Rilla had seen no such thing, but she justified her lie with the uneasy knowledge that it was perfectly likely that someone was tracking them, either because they knew their identities or they were after money.


Rilla, I'm scared. I just- I don't think we're going to see Mother or Father again, we're out in the plains with hardly any food, only what you can shoot,” Mela sniffed. “we don't have any money, and it'll be weeks 'til we reach Presia, and now you think we're being followed.”


Rilla sighed. “You're right, of course. Our situation seems hopeless. But all we can do is keep riding .”


They finished the remains of their skimpy meal, and set off again. Rilla looked up at the sky, wishing the night to be warmer. It was already early fall, and winter on the plains was harsh. It was unlikely that they would make it to Presia before the short, windy days and the long, rainy nights. Rilla wished more than anything that they could be back in the fire-lit castle, where people could cook for her and she could practice her archery on targets and not rabbits. But those days had ended with the death of her father. Their father had recently been crowned king with the death of his older brother, and for a while, things had gone well. But her father, who had been despondent since the death of his third wife, ruled with an unsteady hand. Bandits from the forests and mountains raided villages with alarming frequency, and the people started to anger. Mullin City became more dangerous, with fights breaking out daily and protesters swarming the palace. Eventually it had led to a full fledged rebellion, and an angry mob had swarmed the palace.
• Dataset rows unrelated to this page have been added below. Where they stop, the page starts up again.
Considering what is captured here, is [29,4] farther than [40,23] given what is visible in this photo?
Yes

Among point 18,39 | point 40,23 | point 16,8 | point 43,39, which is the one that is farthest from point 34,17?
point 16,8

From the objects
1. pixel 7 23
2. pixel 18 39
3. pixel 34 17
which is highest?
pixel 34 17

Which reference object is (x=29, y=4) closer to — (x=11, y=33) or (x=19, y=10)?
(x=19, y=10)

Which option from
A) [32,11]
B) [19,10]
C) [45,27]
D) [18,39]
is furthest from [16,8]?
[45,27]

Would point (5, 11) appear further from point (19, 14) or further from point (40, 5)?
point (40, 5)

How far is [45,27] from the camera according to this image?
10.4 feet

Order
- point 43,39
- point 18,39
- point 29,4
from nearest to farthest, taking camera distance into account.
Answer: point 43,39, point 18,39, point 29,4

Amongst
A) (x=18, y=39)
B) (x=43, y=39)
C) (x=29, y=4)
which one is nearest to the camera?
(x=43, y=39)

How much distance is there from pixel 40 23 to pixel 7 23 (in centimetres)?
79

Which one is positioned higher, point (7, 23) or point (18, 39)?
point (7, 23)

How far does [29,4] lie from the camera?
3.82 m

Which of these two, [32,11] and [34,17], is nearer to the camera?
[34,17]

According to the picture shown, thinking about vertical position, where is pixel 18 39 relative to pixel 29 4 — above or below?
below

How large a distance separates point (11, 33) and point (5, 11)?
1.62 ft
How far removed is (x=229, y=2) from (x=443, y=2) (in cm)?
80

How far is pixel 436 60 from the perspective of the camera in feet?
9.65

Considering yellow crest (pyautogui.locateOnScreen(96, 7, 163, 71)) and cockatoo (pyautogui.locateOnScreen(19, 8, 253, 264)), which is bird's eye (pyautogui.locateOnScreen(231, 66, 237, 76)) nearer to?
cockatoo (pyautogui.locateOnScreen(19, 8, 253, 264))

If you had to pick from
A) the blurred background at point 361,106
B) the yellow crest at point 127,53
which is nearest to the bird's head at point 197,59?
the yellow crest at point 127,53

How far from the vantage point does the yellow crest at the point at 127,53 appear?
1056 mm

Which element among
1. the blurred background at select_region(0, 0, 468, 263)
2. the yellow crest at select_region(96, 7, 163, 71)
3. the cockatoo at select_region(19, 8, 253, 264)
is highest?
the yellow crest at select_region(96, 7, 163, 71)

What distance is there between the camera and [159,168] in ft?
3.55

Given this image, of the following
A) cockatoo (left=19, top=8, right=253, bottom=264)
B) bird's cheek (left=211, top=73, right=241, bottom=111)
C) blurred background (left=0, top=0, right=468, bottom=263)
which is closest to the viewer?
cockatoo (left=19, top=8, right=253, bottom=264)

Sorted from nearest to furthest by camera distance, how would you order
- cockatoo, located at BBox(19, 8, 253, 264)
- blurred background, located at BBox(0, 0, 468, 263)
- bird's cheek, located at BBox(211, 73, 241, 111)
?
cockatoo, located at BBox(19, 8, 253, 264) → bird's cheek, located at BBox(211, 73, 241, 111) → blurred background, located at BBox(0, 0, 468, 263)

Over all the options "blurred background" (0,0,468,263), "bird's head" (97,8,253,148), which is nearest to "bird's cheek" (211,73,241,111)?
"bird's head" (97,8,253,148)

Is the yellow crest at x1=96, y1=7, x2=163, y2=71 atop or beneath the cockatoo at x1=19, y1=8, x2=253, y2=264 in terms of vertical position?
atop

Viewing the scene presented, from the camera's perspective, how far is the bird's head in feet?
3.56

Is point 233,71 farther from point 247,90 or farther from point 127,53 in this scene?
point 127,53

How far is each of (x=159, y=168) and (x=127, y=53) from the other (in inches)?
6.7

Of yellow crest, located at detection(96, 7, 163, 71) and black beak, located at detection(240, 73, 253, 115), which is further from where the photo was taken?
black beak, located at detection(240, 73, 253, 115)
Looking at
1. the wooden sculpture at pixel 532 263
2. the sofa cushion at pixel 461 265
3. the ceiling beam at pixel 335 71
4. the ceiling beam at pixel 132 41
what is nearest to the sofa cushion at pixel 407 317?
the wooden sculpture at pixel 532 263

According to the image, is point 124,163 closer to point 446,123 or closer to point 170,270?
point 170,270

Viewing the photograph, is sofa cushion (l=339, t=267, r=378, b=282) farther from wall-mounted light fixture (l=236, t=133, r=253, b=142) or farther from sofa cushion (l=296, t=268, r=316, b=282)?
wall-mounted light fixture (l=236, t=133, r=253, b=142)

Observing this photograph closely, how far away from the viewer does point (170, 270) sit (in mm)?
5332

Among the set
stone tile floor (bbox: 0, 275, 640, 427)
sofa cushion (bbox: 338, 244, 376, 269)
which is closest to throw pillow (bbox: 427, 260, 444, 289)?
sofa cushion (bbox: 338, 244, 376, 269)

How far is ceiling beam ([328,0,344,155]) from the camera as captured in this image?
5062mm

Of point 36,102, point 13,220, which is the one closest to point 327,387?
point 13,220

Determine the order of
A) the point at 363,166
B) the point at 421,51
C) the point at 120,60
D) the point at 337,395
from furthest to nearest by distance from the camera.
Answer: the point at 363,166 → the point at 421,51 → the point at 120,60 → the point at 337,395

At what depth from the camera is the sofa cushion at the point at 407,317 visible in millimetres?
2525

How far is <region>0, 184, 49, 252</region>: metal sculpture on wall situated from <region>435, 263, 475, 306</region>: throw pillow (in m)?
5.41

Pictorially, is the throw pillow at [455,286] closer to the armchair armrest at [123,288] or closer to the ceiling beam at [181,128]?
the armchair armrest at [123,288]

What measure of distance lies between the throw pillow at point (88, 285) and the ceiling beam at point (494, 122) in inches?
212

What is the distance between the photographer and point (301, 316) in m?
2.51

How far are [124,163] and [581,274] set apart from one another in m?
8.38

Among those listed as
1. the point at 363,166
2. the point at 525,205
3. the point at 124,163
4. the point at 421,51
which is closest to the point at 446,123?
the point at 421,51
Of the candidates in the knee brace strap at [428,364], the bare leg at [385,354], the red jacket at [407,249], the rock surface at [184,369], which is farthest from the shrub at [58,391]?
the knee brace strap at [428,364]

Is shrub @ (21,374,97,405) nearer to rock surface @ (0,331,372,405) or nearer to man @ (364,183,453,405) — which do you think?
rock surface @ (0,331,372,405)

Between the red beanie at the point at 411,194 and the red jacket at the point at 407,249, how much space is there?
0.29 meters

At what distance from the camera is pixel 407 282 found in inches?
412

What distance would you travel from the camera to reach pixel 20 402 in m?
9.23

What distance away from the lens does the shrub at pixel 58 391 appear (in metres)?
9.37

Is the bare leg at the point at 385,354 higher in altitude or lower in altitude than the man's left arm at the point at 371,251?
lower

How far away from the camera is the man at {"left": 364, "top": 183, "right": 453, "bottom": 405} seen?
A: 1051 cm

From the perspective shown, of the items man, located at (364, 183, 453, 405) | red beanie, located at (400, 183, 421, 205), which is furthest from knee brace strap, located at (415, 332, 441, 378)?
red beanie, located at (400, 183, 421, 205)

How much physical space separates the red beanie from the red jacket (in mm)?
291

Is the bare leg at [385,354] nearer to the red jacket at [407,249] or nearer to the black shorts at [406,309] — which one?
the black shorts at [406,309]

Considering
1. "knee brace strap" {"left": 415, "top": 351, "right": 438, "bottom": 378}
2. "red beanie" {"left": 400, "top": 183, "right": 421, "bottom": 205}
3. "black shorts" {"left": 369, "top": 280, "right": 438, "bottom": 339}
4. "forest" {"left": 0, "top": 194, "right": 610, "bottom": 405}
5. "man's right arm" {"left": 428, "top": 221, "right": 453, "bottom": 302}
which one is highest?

Rilla and Mela managed to escape due to a loyal nursemaid, but they were the only members of the royal family who survived. The rest had perished in the fire or by the mob.


They never expected to see their father again, nor their older brother, Tern. Their father had been cold and frightening, but Tern had an easy personality that Rilla would miss. Her throat clogged as she thought of him. It was yet another loss in their life, as their mother had died when Rilla was young, of an incurable disease. Their family never talked about it, but the fear of the disease coming back, striking again, stabbed at them like an invisible assassin.


That night still haunted Rilla sometimes; she would stare at the sky, trying to sleep but every time she closed her eyes she would hear screams and see the palace burning behind her as she and her sister rode away.